An array containing all the payment receivers (up to 6) is created, required fields are only Amount, Email and PaymentType. At this point, the only thing missing is the execute_payment function, which has the following parameters:

  • Whether you want to work in the PayPal sandbox for testing (TRUE) or not (FALSE);
  • The PayPal API email address of the account you are drawing funds from. For example, in my plugin it is the PayPal API email of the blog administrator;
  • The PayPal API password of the account you are drawing funds from;
  • The PayPal API signature of the account you are drawing funds from;
  • The code for the currency you want to use for payments, as EUR, USD, GBP...
  • Who will pay for PayPal fees, SENDER or RECEIVER;
  • The page you want the user to be redirected when the Adaptive Payment will be done (or canceled).
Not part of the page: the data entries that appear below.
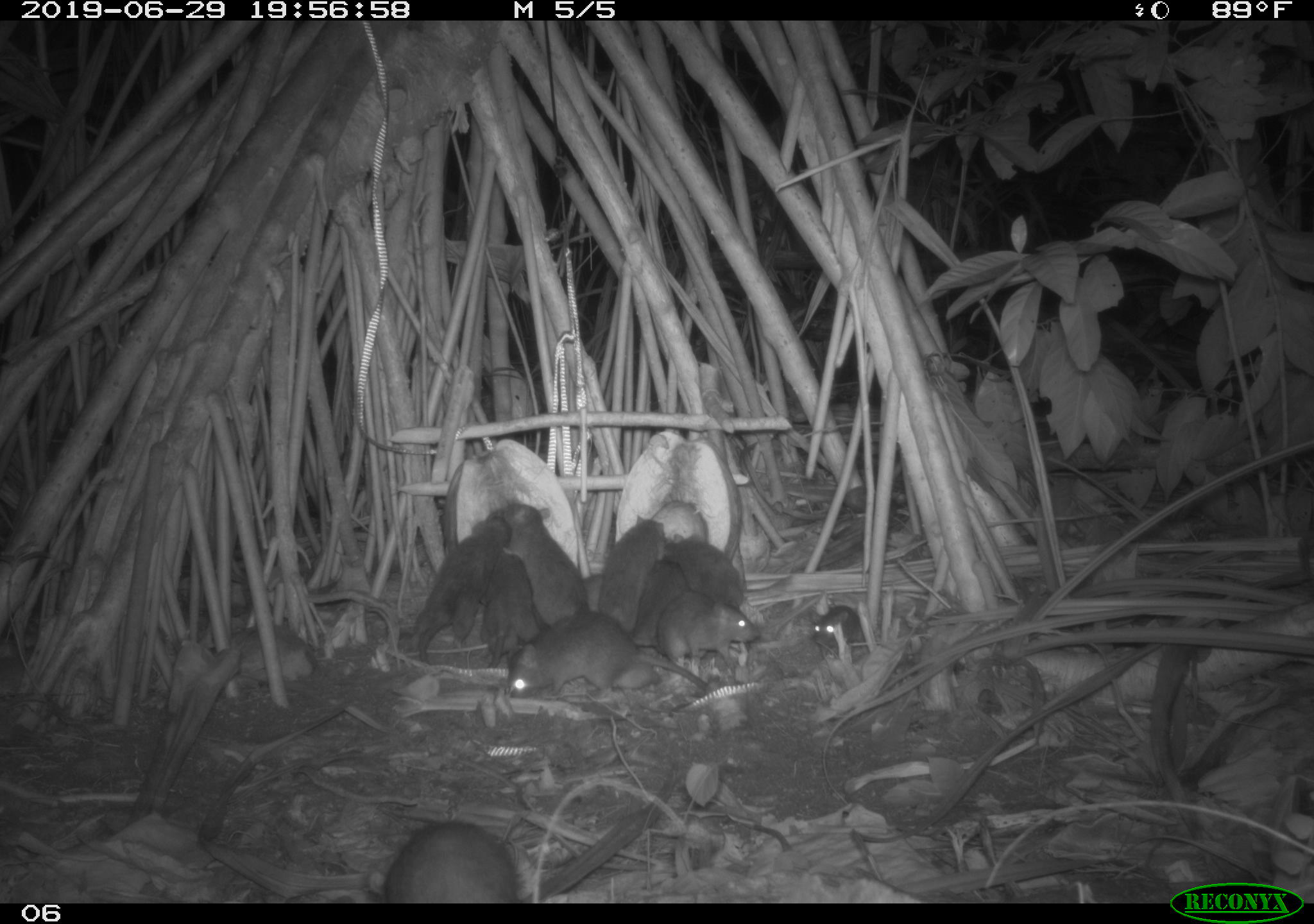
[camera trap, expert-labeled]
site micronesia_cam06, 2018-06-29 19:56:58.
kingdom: Animalia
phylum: Chordata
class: Mammalia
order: Rodentia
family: Muridae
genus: Rattus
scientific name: Rattus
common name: rat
Rat (Rattus).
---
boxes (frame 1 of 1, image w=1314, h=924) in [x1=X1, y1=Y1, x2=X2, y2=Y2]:
rat: [x1=505, y1=613, x2=712, y2=705]; [x1=413, y1=509, x2=516, y2=665]; [x1=361, y1=819, x2=526, y2=902]; [x1=500, y1=495, x2=590, y2=628]; [x1=649, y1=597, x2=763, y2=671]; [x1=478, y1=551, x2=545, y2=671]; [x1=601, y1=518, x2=670, y2=631]; [x1=666, y1=528, x2=751, y2=613]; [x1=628, y1=558, x2=692, y2=648]; [x1=808, y1=599, x2=870, y2=656]; [x1=576, y1=570, x2=612, y2=619]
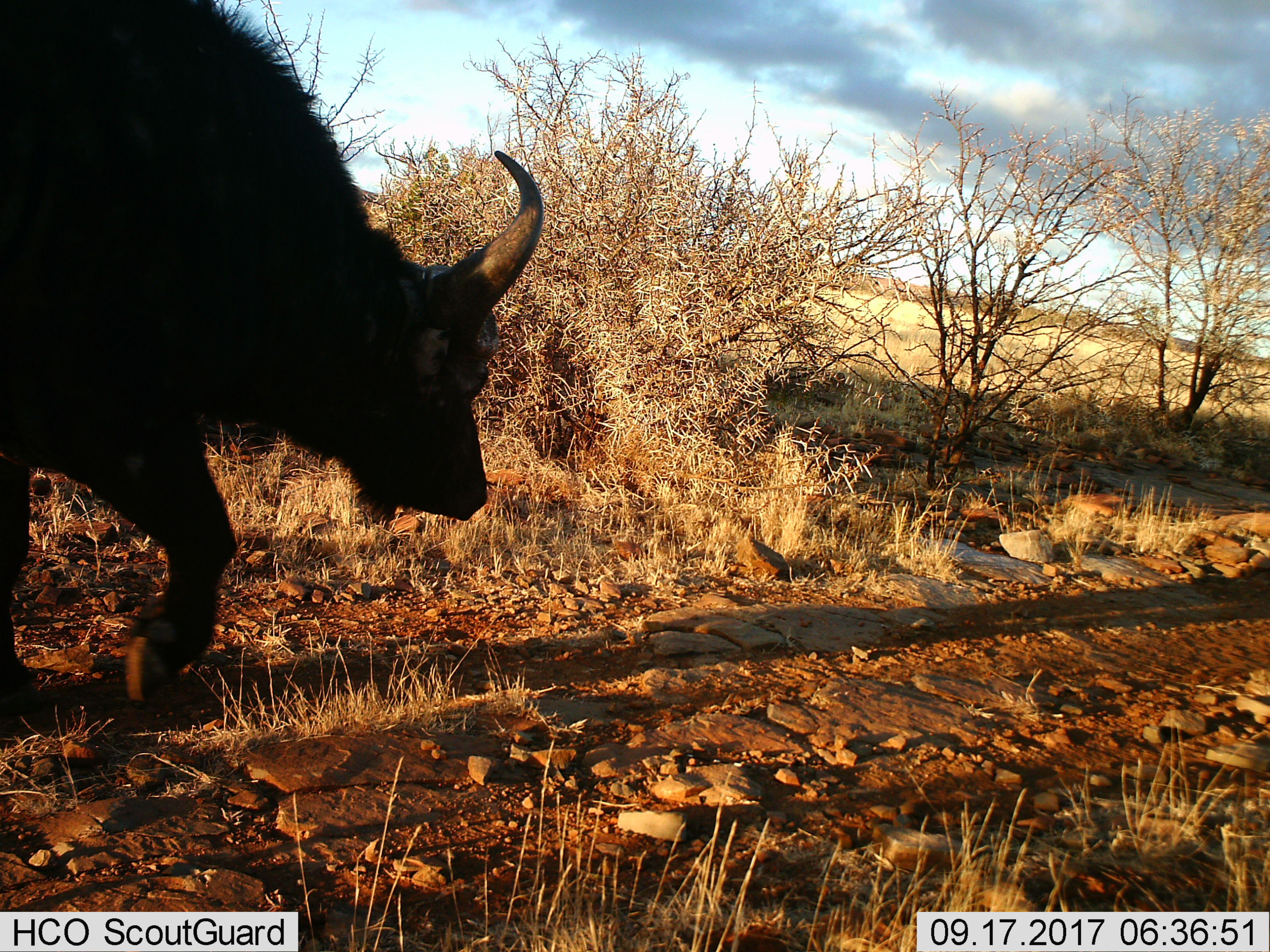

That function consists in a customized version of the Angel EYE's class Pay.php file as follows (I am stripping it of all the inline comments):

<?php
include_once('paypal.class.php');

function execute_payment( $sandbox, $api_username, $api_password, $api_signature, $currency, $fees_payer, $receivers, $return_page ) {

    // Create PayPal object.
    $PayPalConfig = array(
       'Sandbox' => $sandbox,
       'DeveloperAccountEmail' => '',
       'ApplicationID' =>
       'APP-80W284485P519543T',
       'DeviceID' => '',
       'IPAddress' => $_SERVER['REMOTE_ADDR'],
       'APIUsername' => $api_username,
       'APIPassword' => $api_password,
       'APISignature' => $api_signature,
       'APISubject' => ''
    );

    $PayPal = new PayPal_Adaptive($PayPalConfig);

    // Prepare request arrays
    $PayRequestFields = array(
       'ActionType' => 'CREATE',
       'CancelURL' => $return_page,
       'CurrencyCode' => $currency,
       'FeesPayer' => $fees_payer,
       'IPNNotificationURL' => '',
       'Memo' => '',
       'Pin' => '',
       'PreapprovalKey' => '',
       'ReturnURL' => $current_page,
       'ReverseAllParallelPaymentsOnError' => '',
       'SenderEmail' => '',
       'TrackingID' => ''
    );

    $ClientDetailsFields = array(
       'CustomerID' => '',
       'CustomerType' => '',
       'GeoLocation' => '',
       'Model' => '',
       'PartnerName' => 'Always Give Back'
    );

    $FundingTypes = array('ECHECK', 'BALANCE', 'CREDITCARD');
    $SenderIdentifierFields = array( 'UseCredentials' => '' );
    $AccountIdentifierFields = array(
       'Email' => '',
       'Phone' => array('CountryCode' => '', 'PhoneNumber' => '', 'Extension' => '')
    );

    $PayPalRequestData = array( 'PayRequestFields' => $PayRequestFields, 'ClientDetailsFields' => $ClientDetailsFields, 'FundingTypes' => $FundingTypes, 'Receivers' => $receivers, 'SenderIdentifierFields' => $SenderIdentifierFields, 'AccountIdentifierFields' => $AccountIdentifierFields );
    $PayPalResult = $PayPal->Pay($PayPalRequestData);

    return $PayPalResult;
}

It will probably need some tweaking on your part, but I have hopefully explained how the hell PayPal Adaptive Payments are supposed to work!